Semi-Daily Journal Archive

The Blogspot archive of the weblog of J. Bradford DeLong, Professor of Economics and Chair of the PEIS major at U.C. Berkeley, a Research Associate of the National Bureau of Economic Research, and former Deputy Assistant Secretary of the U.S. Treasury.

Saturday, January 28, 2006

Why Oh Why Are We Ruled by These Dorks? (Health Care Edition)

Dan Froomkin http://www.washingtonpost.com/wp-dyn/content/blog/2006/01/25/BL2006012501071_pf.html directs us to some real analysis of the forthcoming Bush health proposals:

On NiemanWatchdog.org, Harvard Medical School professor emeritus Rashi Fein writes:

"One of the strengths of large employer-provided health insurance (and of Medicare) is the sharing of risk across large numbers of individuals. If the pool is fragmented and each of us has his or her individual insurance and savings account, premiums will increase for those who are sicker or older as they fall for those who are healthier or younger. This cannot be justified as a matter of social policy. For instance, it would exacerbate the present situation in which almost 20 percent of African Americans and one-third of Hispanics are uninsured.
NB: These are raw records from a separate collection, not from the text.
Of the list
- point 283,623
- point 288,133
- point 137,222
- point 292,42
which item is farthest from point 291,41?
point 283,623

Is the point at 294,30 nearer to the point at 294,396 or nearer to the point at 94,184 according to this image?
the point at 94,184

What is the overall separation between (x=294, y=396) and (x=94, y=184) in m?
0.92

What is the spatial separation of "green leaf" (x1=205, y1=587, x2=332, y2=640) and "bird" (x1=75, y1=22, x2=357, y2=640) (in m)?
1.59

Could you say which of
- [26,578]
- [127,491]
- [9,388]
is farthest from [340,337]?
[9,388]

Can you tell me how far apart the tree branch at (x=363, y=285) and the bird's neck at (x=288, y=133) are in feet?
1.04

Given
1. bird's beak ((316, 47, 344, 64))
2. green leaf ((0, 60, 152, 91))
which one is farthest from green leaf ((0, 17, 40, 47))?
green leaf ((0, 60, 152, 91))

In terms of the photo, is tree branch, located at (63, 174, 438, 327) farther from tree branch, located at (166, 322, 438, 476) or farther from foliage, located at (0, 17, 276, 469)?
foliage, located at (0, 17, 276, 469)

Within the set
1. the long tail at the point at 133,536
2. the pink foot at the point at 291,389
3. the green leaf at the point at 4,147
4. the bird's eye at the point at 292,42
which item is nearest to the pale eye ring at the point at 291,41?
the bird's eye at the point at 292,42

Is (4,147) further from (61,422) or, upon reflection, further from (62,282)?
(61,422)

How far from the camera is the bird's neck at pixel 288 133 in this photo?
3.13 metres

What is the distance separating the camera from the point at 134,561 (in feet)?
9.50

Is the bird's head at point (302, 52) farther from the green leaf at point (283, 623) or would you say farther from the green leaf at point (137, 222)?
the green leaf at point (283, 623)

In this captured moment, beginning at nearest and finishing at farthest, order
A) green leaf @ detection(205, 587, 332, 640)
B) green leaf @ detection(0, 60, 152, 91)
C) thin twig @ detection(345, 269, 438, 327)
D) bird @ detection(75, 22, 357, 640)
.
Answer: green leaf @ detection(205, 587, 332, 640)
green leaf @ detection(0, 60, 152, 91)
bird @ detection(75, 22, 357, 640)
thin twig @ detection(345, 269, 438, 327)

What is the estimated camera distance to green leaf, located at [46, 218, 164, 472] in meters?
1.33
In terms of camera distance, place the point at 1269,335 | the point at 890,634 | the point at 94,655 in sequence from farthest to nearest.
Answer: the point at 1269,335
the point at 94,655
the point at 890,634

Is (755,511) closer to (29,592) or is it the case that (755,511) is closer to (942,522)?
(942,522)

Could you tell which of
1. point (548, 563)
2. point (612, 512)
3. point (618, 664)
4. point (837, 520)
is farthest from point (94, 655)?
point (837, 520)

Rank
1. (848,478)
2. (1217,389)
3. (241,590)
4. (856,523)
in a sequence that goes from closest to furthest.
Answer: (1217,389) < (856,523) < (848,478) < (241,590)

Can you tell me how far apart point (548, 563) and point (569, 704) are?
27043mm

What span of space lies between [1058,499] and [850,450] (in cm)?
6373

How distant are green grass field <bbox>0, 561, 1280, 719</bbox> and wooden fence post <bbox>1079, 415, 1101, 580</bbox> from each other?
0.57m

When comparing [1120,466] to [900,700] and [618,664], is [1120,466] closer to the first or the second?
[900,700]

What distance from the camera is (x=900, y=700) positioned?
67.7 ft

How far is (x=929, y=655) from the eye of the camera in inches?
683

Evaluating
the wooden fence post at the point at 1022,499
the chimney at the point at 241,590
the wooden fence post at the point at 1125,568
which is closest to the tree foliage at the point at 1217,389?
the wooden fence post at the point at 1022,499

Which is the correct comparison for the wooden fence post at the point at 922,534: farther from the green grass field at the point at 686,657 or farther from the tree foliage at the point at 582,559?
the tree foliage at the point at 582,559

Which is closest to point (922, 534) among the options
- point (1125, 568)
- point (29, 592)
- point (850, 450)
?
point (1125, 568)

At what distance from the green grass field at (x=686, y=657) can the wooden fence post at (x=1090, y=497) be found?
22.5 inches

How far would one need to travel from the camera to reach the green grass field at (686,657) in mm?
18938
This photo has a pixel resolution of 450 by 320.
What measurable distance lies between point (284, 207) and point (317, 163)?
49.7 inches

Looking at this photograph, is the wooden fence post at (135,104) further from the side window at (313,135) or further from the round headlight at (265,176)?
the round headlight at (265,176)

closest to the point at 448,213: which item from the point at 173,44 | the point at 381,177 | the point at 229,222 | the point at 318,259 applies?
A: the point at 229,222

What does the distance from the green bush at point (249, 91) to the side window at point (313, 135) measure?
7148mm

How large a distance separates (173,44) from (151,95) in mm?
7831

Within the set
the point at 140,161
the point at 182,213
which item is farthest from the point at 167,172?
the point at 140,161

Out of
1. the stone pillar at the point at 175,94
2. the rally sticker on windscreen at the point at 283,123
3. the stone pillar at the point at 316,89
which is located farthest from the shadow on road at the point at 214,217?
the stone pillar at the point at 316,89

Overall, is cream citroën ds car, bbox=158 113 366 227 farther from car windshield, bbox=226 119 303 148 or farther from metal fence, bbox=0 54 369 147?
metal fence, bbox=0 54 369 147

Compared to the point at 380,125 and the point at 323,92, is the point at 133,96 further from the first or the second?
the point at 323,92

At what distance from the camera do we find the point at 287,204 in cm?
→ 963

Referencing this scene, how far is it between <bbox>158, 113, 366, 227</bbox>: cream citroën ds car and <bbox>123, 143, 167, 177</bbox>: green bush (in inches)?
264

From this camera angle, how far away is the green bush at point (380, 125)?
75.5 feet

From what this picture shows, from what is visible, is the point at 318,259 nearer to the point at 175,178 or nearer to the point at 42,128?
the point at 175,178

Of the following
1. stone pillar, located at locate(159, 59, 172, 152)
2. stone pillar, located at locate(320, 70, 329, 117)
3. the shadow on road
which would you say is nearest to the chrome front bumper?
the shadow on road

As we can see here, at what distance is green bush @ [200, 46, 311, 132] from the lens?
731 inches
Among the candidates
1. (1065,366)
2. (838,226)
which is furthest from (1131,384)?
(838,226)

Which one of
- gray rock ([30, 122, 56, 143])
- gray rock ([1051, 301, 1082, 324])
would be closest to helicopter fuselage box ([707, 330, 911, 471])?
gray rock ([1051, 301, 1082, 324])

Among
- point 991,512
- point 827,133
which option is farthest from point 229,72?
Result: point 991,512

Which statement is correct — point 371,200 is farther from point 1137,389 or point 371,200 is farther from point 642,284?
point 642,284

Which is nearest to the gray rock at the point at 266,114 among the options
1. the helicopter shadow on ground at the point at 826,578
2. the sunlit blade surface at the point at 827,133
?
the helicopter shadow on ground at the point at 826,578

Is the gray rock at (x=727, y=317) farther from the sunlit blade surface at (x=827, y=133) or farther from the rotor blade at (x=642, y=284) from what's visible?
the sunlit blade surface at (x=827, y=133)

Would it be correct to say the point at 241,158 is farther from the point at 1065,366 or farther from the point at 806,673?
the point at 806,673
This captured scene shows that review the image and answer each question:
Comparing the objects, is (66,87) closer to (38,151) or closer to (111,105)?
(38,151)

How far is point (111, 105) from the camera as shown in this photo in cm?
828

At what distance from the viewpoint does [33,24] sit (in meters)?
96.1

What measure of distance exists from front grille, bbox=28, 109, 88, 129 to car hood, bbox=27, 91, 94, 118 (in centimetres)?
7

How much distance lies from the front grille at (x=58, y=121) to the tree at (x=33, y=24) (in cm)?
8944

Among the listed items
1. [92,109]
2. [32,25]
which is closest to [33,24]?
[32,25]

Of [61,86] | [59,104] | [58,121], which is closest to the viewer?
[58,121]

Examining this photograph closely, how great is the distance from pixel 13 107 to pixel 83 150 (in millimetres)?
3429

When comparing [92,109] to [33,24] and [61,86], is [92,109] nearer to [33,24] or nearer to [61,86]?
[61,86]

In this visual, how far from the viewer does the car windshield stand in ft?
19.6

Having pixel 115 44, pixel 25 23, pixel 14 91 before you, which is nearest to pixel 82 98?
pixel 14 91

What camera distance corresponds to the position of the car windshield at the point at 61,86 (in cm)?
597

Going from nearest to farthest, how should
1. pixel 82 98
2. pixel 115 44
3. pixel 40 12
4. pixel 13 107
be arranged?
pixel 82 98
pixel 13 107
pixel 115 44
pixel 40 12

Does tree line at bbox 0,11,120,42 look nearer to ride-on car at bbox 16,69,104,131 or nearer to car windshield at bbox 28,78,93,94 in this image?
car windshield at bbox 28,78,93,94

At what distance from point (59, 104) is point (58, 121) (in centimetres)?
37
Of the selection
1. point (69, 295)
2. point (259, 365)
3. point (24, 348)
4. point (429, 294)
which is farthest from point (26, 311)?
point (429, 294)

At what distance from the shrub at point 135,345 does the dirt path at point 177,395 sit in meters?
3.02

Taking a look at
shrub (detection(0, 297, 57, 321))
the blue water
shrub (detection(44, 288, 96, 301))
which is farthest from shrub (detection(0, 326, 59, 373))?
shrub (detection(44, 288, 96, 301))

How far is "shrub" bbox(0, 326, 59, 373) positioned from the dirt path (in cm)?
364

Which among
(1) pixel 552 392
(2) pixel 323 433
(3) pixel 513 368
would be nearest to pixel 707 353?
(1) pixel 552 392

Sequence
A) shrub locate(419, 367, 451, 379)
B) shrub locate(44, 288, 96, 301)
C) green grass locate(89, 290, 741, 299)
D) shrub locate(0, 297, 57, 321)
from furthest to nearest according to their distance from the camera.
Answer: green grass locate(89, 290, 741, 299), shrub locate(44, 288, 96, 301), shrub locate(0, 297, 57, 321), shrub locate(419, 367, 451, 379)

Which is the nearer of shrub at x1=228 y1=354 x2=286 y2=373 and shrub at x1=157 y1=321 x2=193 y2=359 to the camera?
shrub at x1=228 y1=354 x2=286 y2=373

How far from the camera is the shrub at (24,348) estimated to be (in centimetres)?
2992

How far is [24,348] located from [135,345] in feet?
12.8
"Furthermore, the tax-free characteristics of the savings account provide an incentive to postpone preventive care services and early diagnoses -- if I wait perhaps it will go away and I get to keep the money in the savings account. Yet in some cases such postponements lead to bad health outcomes and even higher long run costs. Thus the savings account approach is not only bad social policy, but -- because it negates the current emphasis on health promotion and disease prevention -- it represents bad medical policy."

Columbia University researchers Sherry Glied and Dahlia Remler recently found that HSAs are not likely to be an important contributor to expanding coverage among uninsured people because most of them do not face high-enough marginal tax rates to benefit substantially from the tax deductibility of HSA contributions. Leonard E. Burman and Linda J. Blumberg of the Urban Institute call HSAs a "tax cut for rich people." Ezra Klein writes in the American Prospect that "what HSA's really do is separate the young from the old, the well from the sick. Currently, insurance operates off of the concept of risk pooling. Since health costs tend to be unpredictable and illness isn't thought a moral failing, we all pay a bit more than we expect to use in order to subsidize those who end up needing much more than they ever thought possible. The well subsidize the sick, the young subsidize the old, and we all accept the arrangement because one day we will be old, and one day we will be sick, and no one wants to shoulder that alone.

"But HSA's slice right through this intergenerational, redistributionist arrangement: they're a great deal for young, healthy folks because they don't force subsidization. Just don't get sick."...

As I've said before, I believe the reason that Bush is pushing HSAs is that they are a tax cut, his only rule of domestic policy is to cut taxes, and that this is the only tax cut he thinks he can sell.

Impeach George W. Bush. Impeach Richard Cheney. Do it now.